Familial aggregation of coronary artery calcium in families with type 2 diabetes.

Type 2 diabetes is widely recognized as a major risk factor for atherosclerotic cardiovascular disease, including subclinical atherosclerosis as measured by noninvasive procedures. However, the role of genetic factors that contribute to various measures of subclinical atherosclerosis is largely unknown. We hypothesize that subclinical atherosclerosis, measured as coronary artery calcification (CAC), will be extensive in individuals with type 2 diabetes and that its presence depends on both genetic and environmental factors. The genetic factors should result in the familial aggregation of CAC. To determine the extent of familial aggregation of CAC in the presence of type 2 diabetes, we studied 122 individuals with type 2 diabetes (mean age 60 years) and 13 individuals without diabetes in 56 families.
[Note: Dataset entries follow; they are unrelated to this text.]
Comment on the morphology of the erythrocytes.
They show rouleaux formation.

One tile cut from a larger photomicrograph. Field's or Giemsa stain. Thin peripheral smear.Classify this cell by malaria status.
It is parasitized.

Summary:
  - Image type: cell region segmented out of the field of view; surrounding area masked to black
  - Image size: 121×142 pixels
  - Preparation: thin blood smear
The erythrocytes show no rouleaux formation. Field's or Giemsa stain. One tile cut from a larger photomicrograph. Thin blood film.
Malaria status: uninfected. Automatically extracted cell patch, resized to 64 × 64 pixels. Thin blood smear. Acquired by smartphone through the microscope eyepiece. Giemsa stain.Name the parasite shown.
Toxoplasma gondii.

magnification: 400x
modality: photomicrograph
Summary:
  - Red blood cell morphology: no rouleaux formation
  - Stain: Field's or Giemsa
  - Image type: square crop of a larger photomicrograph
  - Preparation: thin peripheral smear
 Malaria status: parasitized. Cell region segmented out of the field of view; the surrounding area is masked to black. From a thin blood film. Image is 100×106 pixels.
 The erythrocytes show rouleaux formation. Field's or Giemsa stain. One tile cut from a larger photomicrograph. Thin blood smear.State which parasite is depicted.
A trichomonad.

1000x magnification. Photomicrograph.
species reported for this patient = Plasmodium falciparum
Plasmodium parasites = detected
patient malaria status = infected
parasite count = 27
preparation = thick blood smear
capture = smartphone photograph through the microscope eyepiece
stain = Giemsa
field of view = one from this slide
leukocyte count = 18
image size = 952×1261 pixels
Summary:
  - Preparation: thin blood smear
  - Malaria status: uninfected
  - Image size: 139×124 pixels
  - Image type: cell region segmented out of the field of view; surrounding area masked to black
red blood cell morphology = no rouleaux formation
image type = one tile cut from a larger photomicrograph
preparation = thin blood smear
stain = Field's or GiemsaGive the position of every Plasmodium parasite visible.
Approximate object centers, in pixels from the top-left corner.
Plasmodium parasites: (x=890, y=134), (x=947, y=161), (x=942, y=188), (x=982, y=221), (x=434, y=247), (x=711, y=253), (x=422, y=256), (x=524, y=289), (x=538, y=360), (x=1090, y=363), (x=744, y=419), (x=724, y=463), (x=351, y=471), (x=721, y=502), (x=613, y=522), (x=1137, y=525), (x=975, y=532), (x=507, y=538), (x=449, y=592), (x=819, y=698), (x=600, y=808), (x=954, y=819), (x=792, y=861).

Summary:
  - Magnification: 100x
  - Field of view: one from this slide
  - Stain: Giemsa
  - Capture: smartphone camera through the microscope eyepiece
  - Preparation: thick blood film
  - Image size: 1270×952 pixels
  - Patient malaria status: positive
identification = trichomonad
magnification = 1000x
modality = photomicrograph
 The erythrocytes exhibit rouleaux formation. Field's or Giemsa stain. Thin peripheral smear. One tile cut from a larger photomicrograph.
CAC was measured by fast-gated helical computed tomography. Other measured factors included blood pressure, body size, lipids, HbA1c, and self-reported medical history. To test for an association between CAC and these factors while accounting for the potential familial correlation of CAC, generalized estimating equations were used. CAC was detectable in 80% of individuals with diabetes (median score 84, range 0-5,776). Extent of CAC, adjusted for age, was positively associated with male sex (P = 0.0003), reduced HDL (P = 0.02), albumin-to-creatinine ratio (P = 0.008), and cigarette pack-years (P = 0.03). CAC was also positively associated with a history of angina, myocardial infarction, stroke, and vascular procedures (all P < 0.01). HbA1c and fasting glucose were positively, but nonsignificantly, associated with the extent of CAC (P = 0.14 and 0.08, respectively). CAC, adjusted for age, sex, race, and diabetes status, was heritable (h2 = 0.50; P = 0.009). In multivariate analysis with additional adjustment for HDL, BMI, hypertension, and smoking, h2 = 0.40 (P = 0.038). These results suggest that strong (independent) genetic factors as well as environmental factors contribute to the variance of CAC in individuals with type 2 diabetes. In these data, CAC seems heritable and may serve as an important feature in designing studies to map genes contributing to both atherosclerosis and type 2 diabetes.